[REQUIRED TASK]
Arrange the data below as a two-column CSV with the header row text,answer. Give each entry one row, and place its text and its answer each in a quoted field with every line break replaced by a space.

[RECORDS]
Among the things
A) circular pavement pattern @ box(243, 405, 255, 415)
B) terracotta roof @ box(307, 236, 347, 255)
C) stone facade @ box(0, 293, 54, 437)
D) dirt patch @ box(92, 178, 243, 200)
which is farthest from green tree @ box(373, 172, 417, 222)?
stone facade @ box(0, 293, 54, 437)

[FINAL ANSWER]
text,answer
"Among the things A) circular pavement pattern @ box(243, 405, 255, 415) B) terracotta roof @ box(307, 236, 347, 255) C) stone facade @ box(0, 293, 54, 437) D) dirt patch @ box(92, 178, 243, 200) which is farthest from green tree @ box(373, 172, 417, 222)?","stone facade @ box(0, 293, 54, 437)"